Marc Andreessen posted a salient argument in favor of dual-class stock structures. Note the caveat…”for public companies.” I might even add “…that are clear first movers with distinct and defensible competitive advantages.”
I once met a very bright duo – they had a very interesting product, excellent execution (so far), and a whole lotta passion for what they were doing. They also shared the “president” title. Why? “Because Google does it.” I didn’t think that was a particularly good reason (and it even seemed to reflect some level of immaturity). It’s no better reason to take this tack with your fledgling, closely held enterprise, as it relates to capital structure. It may even turn off some private investors – and before you’ve had a chance to prove you are worthy of holding such power over your company’s destiny.

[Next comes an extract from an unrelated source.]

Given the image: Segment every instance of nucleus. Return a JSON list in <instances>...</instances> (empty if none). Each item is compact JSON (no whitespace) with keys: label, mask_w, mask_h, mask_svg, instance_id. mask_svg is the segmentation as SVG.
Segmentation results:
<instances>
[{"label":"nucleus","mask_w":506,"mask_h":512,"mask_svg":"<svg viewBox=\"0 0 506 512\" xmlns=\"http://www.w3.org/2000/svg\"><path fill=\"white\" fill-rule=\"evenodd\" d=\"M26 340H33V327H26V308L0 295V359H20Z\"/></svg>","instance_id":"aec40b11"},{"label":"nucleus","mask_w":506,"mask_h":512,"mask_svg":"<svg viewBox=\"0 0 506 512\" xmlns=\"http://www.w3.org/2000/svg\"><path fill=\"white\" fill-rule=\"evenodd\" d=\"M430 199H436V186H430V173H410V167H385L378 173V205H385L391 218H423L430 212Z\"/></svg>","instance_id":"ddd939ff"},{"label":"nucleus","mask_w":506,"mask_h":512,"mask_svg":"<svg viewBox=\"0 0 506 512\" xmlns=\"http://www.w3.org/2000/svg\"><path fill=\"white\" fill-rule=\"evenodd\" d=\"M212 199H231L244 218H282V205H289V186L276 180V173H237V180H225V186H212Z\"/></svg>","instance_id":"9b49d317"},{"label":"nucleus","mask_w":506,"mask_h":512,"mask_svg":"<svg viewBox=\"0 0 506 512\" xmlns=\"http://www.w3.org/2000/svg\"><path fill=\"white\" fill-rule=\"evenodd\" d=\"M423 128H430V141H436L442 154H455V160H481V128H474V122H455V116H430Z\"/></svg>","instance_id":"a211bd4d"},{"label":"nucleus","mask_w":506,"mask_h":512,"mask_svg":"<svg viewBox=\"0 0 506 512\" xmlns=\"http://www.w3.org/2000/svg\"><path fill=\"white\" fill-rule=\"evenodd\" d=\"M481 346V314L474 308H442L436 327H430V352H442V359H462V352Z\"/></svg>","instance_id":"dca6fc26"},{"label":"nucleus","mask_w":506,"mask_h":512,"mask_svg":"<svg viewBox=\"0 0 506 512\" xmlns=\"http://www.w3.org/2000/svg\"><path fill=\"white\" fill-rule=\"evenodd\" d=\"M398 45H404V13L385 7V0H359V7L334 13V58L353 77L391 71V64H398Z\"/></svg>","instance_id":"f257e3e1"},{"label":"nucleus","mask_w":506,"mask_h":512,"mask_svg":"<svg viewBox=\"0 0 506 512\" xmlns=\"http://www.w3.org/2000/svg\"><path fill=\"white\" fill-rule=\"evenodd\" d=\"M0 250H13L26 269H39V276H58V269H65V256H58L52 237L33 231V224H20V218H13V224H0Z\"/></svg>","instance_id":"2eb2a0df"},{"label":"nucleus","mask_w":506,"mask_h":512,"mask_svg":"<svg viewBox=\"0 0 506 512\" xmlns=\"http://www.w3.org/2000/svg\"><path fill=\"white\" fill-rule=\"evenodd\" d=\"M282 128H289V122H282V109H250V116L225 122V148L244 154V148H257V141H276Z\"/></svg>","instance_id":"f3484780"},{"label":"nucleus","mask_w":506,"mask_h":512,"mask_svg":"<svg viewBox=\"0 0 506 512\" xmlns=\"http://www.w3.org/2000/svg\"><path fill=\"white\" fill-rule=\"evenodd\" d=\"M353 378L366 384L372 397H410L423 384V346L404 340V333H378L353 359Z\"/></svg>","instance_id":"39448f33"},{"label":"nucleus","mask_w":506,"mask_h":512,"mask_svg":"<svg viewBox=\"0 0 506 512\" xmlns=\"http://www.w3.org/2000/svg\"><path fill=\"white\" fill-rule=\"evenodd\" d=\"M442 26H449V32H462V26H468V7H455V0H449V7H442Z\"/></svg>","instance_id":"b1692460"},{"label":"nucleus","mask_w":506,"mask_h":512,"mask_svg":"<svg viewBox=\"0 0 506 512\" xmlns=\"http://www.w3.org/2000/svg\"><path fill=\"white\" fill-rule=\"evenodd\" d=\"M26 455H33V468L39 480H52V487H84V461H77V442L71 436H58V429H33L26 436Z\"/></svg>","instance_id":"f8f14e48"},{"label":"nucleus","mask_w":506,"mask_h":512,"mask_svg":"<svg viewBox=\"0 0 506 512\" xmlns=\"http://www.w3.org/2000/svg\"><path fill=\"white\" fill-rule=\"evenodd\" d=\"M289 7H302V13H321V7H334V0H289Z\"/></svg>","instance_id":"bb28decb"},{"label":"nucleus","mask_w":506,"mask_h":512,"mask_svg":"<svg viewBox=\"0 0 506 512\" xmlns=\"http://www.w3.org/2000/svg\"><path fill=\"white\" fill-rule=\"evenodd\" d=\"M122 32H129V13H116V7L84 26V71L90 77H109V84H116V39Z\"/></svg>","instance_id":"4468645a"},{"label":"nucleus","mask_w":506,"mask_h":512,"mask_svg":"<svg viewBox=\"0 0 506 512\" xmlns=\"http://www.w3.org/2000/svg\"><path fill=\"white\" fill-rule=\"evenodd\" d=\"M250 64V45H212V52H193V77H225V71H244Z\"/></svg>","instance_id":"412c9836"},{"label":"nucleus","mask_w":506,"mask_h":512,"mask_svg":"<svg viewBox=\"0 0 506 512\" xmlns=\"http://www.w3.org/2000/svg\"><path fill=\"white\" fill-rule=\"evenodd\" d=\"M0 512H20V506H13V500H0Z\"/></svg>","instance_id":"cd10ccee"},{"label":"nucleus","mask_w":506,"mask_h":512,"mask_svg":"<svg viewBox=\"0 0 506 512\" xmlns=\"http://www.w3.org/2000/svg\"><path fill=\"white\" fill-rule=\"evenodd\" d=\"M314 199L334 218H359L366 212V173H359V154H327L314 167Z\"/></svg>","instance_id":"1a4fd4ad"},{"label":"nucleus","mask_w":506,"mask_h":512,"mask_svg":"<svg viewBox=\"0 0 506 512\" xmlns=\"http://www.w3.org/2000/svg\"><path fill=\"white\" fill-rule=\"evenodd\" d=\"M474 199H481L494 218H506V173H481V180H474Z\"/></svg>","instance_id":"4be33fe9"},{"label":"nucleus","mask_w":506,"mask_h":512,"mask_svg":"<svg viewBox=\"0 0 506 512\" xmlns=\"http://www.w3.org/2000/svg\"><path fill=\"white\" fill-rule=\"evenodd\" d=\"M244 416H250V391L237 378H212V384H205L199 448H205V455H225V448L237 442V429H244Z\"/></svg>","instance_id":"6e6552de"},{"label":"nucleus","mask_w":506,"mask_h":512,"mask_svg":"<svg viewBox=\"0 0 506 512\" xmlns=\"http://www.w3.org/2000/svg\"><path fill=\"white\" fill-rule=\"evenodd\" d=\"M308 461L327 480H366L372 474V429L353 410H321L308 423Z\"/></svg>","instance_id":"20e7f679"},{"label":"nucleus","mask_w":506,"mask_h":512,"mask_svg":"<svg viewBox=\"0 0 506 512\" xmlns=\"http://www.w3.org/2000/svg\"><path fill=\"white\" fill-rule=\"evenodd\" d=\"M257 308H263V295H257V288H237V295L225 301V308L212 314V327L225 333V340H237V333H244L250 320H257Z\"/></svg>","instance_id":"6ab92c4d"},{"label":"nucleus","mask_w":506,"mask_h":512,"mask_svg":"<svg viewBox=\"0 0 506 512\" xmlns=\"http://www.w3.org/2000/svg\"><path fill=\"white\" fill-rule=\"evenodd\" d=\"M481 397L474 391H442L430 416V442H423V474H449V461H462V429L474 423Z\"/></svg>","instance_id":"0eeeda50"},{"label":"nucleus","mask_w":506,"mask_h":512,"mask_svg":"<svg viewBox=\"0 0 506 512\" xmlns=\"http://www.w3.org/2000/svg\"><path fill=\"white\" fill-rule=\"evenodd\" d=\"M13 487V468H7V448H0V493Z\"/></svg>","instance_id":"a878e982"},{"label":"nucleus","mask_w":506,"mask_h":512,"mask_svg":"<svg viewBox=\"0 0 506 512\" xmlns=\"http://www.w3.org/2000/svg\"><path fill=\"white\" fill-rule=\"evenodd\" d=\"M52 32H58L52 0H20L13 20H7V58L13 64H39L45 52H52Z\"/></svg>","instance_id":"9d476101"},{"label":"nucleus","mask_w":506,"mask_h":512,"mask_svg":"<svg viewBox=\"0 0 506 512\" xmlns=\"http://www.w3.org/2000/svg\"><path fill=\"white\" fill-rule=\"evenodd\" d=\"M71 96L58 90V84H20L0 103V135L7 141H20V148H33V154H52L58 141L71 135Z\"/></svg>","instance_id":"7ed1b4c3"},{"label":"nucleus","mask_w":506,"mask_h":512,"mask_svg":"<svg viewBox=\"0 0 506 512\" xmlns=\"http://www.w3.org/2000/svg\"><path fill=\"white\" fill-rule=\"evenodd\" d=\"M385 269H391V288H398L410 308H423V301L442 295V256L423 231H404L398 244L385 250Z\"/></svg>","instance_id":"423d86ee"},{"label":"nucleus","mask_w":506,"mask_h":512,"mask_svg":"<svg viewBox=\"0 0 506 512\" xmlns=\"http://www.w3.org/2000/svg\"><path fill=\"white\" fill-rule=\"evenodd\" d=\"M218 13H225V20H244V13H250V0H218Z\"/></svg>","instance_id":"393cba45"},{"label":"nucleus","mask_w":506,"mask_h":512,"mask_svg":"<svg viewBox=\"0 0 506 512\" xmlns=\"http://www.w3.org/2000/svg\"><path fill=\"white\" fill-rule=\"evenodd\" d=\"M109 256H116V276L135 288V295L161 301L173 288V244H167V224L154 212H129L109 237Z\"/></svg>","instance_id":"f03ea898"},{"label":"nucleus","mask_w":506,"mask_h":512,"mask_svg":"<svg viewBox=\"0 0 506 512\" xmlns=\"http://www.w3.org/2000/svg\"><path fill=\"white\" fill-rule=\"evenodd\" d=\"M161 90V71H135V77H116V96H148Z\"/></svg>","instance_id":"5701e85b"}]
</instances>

If you are a technology entrepreneur, you should be listening to what Mr. Andreessen has to say – there are plenty of merits to having a voting power-heavy Class B share for founders, and alignment of interests is just one of several Marc points out. However, this doesn’t mean you should run to your lawyer this very moment and have them do a state filing for a change in capital structure.
I’d hate to see promising businesses diminish their chances of success by emulating the last home run without good justification. Few technology companies are going to go public, even in the best of times (which these aren’t). Rather than fret endlessly about voting control, entrepreneurs might be better off keeping this in mind…
10% of something is a better outcome than 100% of nothing.